Demekin History
The Telescope Eye (Demekin in Japan) is one of the oldest fancy goldfish, dating back over 400 years. The eyes develop normally as fry but begin protruding around 6 months and reach full size by 2 years.
Variants include the all-black Black Moor, the orange-and-black Panda, the Dragoneye (Chinese variety with shorter eye stalks), and the Butterfly Telescope (fan-shaped tail).
Vision Problems
Despite the name, telescope-eyed goldfish have poor vision. The protruding eyes give them less acuity than normal goldfish, and they often miss food during feeding.
Compensate by feeding small pellets in the same spot every day so the fish learns where food appears, and by removing fast tank mates that out-compete them at meals.
Decor and Tank Hazards
Telescope eyes are fragile and tear easily on rough decor, sharp plastic plants, or jagged rocks. Use only smooth substrate (sand or pea gravel), silk plants, and rounded driftwood.

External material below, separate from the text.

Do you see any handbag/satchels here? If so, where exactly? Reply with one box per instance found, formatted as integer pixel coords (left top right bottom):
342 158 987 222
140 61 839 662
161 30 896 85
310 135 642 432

Filter intakes should be covered with sponge guards — strong suction can pull eyes against the intake.
Eye Injuries
Minor scrapes heal on their own with clean water. Severe tears (bleeding, white film, swelling) need treatment with aquarium salt (1 tsp/gallon) and methylene blue baths. In rare cases, the entire eye is lost — fish adapt and continue normal life with one eye.
Best Tank Mates
Other slow fancies: Oranda, Ranchu, Ryukin, Bubble Eye, Pearlscale. Avoid: Common goldfish, Comets, Shubunkins, danios, and any fast or fin-nipping fish. Better to keep a species-only tank.